Prenons la tablette. C'est une partie importante d'une intrigue de chasse au trésor, le moment où l'équipe, grâce à un artefact, parvient à localiser le lieu du trésor. Le moment où les pièces du puzzle commencent à se mettre en place est un moment excitant pour le lecteur/spectateur. C'est souvent dans ces moments qu'une phrase sibylline entendue au début de l'histoire fait sens, et le lecteur essaye de décoder l'artefact avec les héros, ou tout du moins est impressionné par les déductions. Or ici, non seulement la tablette est récupérée hors-cases, mais son décodage est aussi fait hors-cases ! La tablette passe d'une énigme stimulante pour le lecteur a un bête passage obligé d'une intrigue de ce genre. Donc l'effet de la découverte de la tablette retombe comme un soufflé.

J'ai pris la tablette comme exemple, mais c'est pareil pour tout. L'entrée du labyrinthe, dure à trouver ? Un coup de Poppy et paf, c'est réglé. Les pièges ? Ceux-ci sont résumés en une planche... Certes, à chaque fois Vehlmann fait preuve d'humour pour retourner la situation, oui c'est excellemment drôle, mais l'accumulation de tous ces événements font qu'il y a un réel manque d'implication dans cette intrigue. J'insiste dessus : prise séparément, les résolutions proposées sont satisfaisantes et drôles, mais c'est l'accumulation de ces ficelles qui est pénible. Quel était le but de nous parler d'une chasse au trésor si l'intrigue ne s'investit pas (ou si peu) dans la chasse au trésor ?

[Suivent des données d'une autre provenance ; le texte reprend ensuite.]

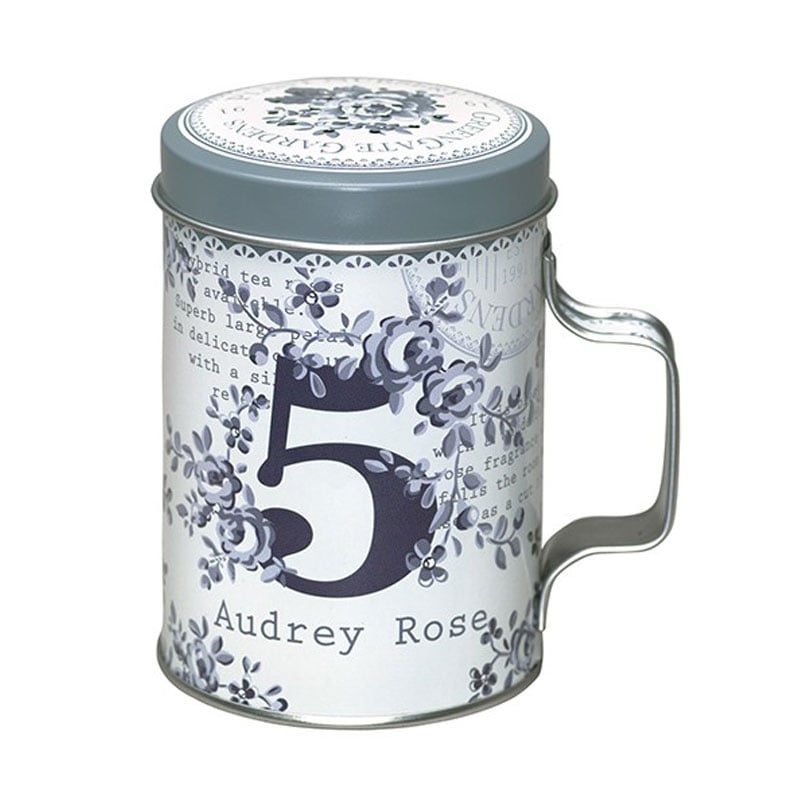 Image of GreenGate Tin Flour Shaker ~ Audrey Grey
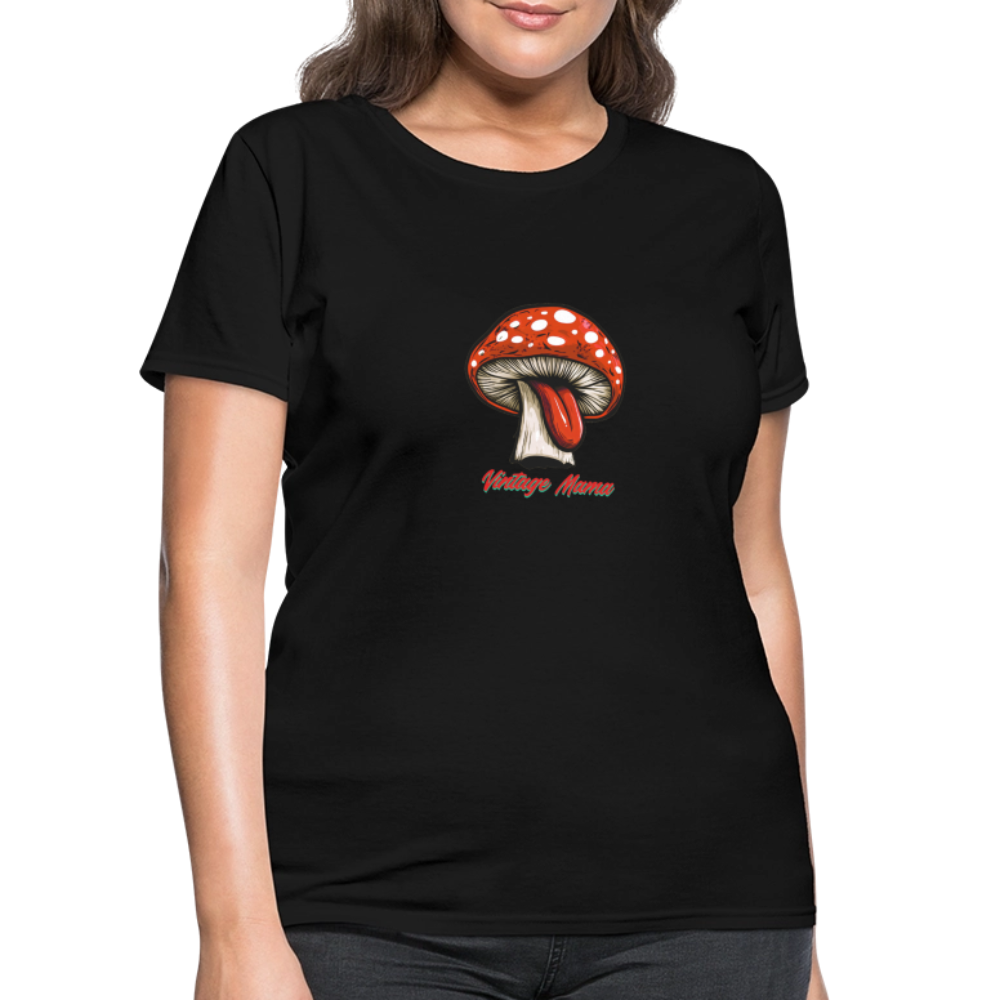 Mushy Tongue Women's T-Shirt - black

Et là, on a le comble du paradoxe : l'intrigue ne s'investit pas dans la chasse au trésor car cette partie n'est qu'un but, qu'un outil narratif pour confronter Spirou à la situation en Answana. Et dans le même temps, l'album ne va pas au bout de son propos sur l'Answana car il a besoin de légèreté et doit développer la chasse au trésor ! Sic !

Le 46 planches, un format castrateur ?

Au final, et quitte a simplifier, le plus grand tort de Yoann et Vehlmann est de vouloir à tout prix se conformer aux 46 planches. Une bonne fois pour toute, NON ce format n'a pas a être respecté, il empêche soit le développement d'une intrigue dense (Alerte aux Zorkons, La face cachée du Z), soit il impose des raccourcis et il force à charcuter l'intrigue (Dans les griffes de la Vipère, le Groom de Sniper-Alley). Sur les cinq albums du duo, le seul a proposer une narration structurellement sans faute est le seul à ne pas respecter ce bête format. Yoann et Vehlmann ne sont tout simplement pas bons (ou parfaits) dans ce format. Il y a un moment il faut peut être s'en rendre compte.

Ici, c'est ce besoin maladif de ce conformer aux 46 planches qui explique tous les déséquilibres de l'album. Mais en partie uniquement. Si ces 46 planches sont si importantes pour Vehlmann, il y avait d'autres moyens de respecter l'intrigue sans la comprimer. Soit, le duo étale cette histoire sur deux albums (ce qu'auraient probablement fait Tome & Janry), soit ils déséquilibrent les deux intrigues en une intrigue principale et une intrigue secondaire pour tout faire tenir sur un album de 46 planches. Mais avoir deux histoires d'égale importance dans UN album de 46 planches... bah ça marche pas !

L'humour comme solution

En me lisant, on se dit peut être que l'album est une grosse daube qui ne mérite même pas qu'on s'y attarde. Je vous rassure, bien sûr que non. Parce que tous les déséquilibres du monde n'enlèvent pas l'intelligence de la narration, le choix du propos, la vivacité du rythme, la fulgurance de la mise en scène. Il y a par exemple beaucoup à dire sur la scène qui donne son nom à l'album, sorte de moment à part dans le récit.

Mais surtout, c'est un album profondément drôle auquel on a encore une fois droit. L'humour est bien entendu salvateur, il enjolive habilement tous les raccourcis de l'histoire, il donne du cœur à cet univers et un plaisir de lecture indéniable. Il est assez représentatif de l'esprit Spirou et on pardonne beaucoup de facilités grâce à cet humour ravageur.

Quand on referme l'album, on a donc passé un (très) bon moment. Malheureusement, il me semble qu'une fois la lecture achevée, si on retient un moment, une séquence mémorable, c'est bien la conclusion, forcément renversante. Or, l'intrigue sur la guerre en Answana en soit méritait plus que de servir de teasing pour le retour du Marsupilami.

Pour toutes ces raisons, et parce que je pense que notre duo peut vraiment faire des albums parfaits (ils l'ont prouvé déjà), c'est un 3/5 pour moi.